● **Data for this exercise**:
++++++

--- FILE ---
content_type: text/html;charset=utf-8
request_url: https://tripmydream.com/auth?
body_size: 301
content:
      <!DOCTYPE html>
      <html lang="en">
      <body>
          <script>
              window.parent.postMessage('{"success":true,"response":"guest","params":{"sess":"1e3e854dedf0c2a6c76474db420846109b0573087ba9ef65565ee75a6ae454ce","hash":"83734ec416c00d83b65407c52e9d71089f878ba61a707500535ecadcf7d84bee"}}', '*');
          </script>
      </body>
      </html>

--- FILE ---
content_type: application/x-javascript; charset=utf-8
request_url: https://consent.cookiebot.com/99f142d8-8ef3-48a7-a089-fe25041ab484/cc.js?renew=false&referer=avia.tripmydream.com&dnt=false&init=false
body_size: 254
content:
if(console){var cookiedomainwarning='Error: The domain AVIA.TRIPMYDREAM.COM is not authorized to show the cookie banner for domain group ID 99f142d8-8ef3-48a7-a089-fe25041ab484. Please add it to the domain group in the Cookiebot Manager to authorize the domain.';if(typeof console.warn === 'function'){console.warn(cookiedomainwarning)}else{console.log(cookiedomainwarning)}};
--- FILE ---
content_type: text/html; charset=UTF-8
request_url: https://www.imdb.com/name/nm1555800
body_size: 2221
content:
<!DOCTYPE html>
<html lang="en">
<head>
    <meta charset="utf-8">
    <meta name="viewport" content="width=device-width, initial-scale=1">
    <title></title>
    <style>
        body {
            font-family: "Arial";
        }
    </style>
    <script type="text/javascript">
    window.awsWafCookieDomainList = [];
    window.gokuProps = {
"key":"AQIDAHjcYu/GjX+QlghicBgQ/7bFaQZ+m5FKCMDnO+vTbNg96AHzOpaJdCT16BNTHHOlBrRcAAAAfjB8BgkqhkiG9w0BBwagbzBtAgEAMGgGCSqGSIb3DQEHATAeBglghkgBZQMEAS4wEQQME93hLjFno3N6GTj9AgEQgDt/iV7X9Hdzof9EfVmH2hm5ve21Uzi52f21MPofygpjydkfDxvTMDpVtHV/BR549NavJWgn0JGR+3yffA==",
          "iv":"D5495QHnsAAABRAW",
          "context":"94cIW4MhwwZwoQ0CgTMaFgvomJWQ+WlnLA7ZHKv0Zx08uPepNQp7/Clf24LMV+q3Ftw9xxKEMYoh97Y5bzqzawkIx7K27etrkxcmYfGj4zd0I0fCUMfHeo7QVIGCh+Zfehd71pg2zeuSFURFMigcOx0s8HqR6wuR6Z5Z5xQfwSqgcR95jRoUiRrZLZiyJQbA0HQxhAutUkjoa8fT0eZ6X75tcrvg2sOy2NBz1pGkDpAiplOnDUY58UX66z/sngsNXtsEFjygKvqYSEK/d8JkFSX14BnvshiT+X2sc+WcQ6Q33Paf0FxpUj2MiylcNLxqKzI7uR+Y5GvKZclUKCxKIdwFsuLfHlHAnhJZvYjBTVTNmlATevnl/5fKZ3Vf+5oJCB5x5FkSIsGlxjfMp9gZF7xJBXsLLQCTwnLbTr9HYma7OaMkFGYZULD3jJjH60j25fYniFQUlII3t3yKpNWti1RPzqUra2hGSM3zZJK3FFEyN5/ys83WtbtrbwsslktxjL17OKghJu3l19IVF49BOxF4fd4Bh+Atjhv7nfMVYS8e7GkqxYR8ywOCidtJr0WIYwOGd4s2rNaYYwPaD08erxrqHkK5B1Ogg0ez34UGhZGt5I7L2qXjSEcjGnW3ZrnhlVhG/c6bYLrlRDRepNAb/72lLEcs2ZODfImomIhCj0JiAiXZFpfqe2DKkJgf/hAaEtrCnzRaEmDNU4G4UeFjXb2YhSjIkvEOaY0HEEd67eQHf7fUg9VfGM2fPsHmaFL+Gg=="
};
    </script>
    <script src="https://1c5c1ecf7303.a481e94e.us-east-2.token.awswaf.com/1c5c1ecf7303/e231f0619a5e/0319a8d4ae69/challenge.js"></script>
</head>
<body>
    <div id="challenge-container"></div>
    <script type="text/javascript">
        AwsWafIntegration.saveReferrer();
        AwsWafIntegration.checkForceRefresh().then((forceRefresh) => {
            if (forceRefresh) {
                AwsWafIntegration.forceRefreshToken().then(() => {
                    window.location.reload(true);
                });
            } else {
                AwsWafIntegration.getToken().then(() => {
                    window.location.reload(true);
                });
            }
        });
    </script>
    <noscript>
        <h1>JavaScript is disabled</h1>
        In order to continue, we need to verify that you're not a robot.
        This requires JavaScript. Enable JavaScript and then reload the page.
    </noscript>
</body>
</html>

++++++

● **Try it**:
The entries above are to be output exactly as they appear.

● **Answer for this exercise**:
--- FILE ---
content_type: text/html;charset=utf-8
request_url: https://tripmydream.com/auth?
body_size: 301
content:
      <!DOCTYPE html>
      <html lang="en">
      <body>
          <script>
              window.parent.postMessage('{"success":true,"response":"guest","params":{"sess":"1e3e854dedf0c2a6c76474db420846109b0573087ba9ef65565ee75a6ae454ce","hash":"83734ec416c00d83b65407c52e9d71089f878ba61a707500535ecadcf7d84bee"}}', '*');
          </script>
      </body>
      </html>

--- FILE ---
content_type: application/x-javascript; charset=utf-8
request_url: https://consent.cookiebot.com/99f142d8-8ef3-48a7-a089-fe25041ab484/cc.js?renew=false&referer=avia.tripmydream.com&dnt=false&init=false
body_size: 254
content:
if(console){var cookiedomainwarning='Error: The domain AVIA.TRIPMYDREAM.COM is not authorized to show the cookie banner for domain group ID 99f142d8-8ef3-48a7-a089-fe25041ab484. Please add it to the domain group in the Cookiebot Manager to authorize the domain.';if(typeof console.warn === 'function'){console.warn(cookiedomainwarning)}else{console.log(cookiedomainwarning)}};
--- FILE ---
content_type: text/html; charset=UTF-8
request_url: https://www.imdb.com/name/nm1555800
body_size: 2221
content:
<!DOCTYPE html>
<html lang="en">
<head>
    <meta charset="utf-8">
    <meta name="viewport" content="width=device-width, initial-scale=1">
    <title></title>
    <style>
        body {
            font-family: "Arial";
        }
    </style>
    <script type="text/javascript">
    window.awsWafCookieDomainList = [];
    window.gokuProps = {
"key":"AQIDAHjcYu/GjX+QlghicBgQ/7bFaQZ+m5FKCMDnO+vTbNg96AHzOpaJdCT16BNTHHOlBrRcAAAAfjB8BgkqhkiG9w0BBwagbzBtAgEAMGgGCSqGSIb3DQEHATAeBglghkgBZQMEAS4wEQQME93hLjFno3N6GTj9AgEQgDt/iV7X9Hdzof9EfVmH2hm5ve21Uzi52f21MPofygpjydkfDxvTMDpVtHV/BR549NavJWgn0JGR+3yffA==",
          "iv":"D5495QHnsAAABRAW",
          "context":"94cIW4MhwwZwoQ0CgTMaFgvomJWQ+WlnLA7ZHKv0Zx08uPepNQp7/Clf24LMV+q3Ftw9xxKEMYoh97Y5bzqzawkIx7K27etrkxcmYfGj4zd0I0fCUMfHeo7QVIGCh+Zfehd71pg2zeuSFURFMigcOx0s8HqR6wuR6Z5Z5xQfwSqgcR95jRoUiRrZLZiyJQbA0HQxhAutUkjoa8fT0eZ6X75tcrvg2sOy2NBz1pGkDpAiplOnDUY58UX66z/sngsNXtsEFjygKvqYSEK/d8JkFSX14BnvshiT+X2sc+WcQ6Q33Paf0FxpUj2MiylcNLxqKzI7uR+Y5GvKZclUKCxKIdwFsuLfHlHAnhJZvYjBTVTNmlATevnl/5fKZ3Vf+5oJCB5x5FkSIsGlxjfMp9gZF7xJBXsLLQCTwnLbTr9HYma7OaMkFGYZULD3jJjH60j25fYniFQUlII3t3yKpNWti1RPzqUra2hGSM3zZJK3FFEyN5/ys83WtbtrbwsslktxjL17OKghJu3l19IVF49BOxF4fd4Bh+Atjhv7nfMVYS8e7GkqxYR8ywOCidtJr0WIYwOGd4s2rNaYYwPaD08erxrqHkK5B1Ogg0ez34UGhZGt5I7L2qXjSEcjGnW3ZrnhlVhG/c6bYLrlRDRepNAb/72lLEcs2ZODfImomIhCj0JiAiXZFpfqe2DKkJgf/hAaEtrCnzRaEmDNU4G4UeFjXb2YhSjIkvEOaY0HEEd67eQHf7fUg9VfGM2fPsHmaFL+Gg=="
};
    </script>
    <script src="https://1c5c1ecf7303.a481e94e.us-east-2.token.awswaf.com/1c5c1ecf7303/e231f0619a5e/0319a8d4ae69/challenge.js"></script>
</head>
<body>
    <div id="challenge-container"></div>
    <script type="text/javascript">
        AwsWafIntegration.saveReferrer();
        AwsWafIntegration.checkForceRefresh().then((forceRefresh) => {
            if (forceRefresh) {
                AwsWafIntegration.forceRefreshToken().then(() => {
                    window.location.reload(true);
                });
            } else {
                AwsWafIntegration.getToken().then(() => {
                    window.location.reload(true);
                });
            }
        });
    </script>
    <noscript>
        <h1>JavaScript is disabled</h1>
        In order to continue, we need to verify that you're not a robot.
        This requires JavaScript. Enable JavaScript and then reload the page.
    </noscript>
</body>
</html>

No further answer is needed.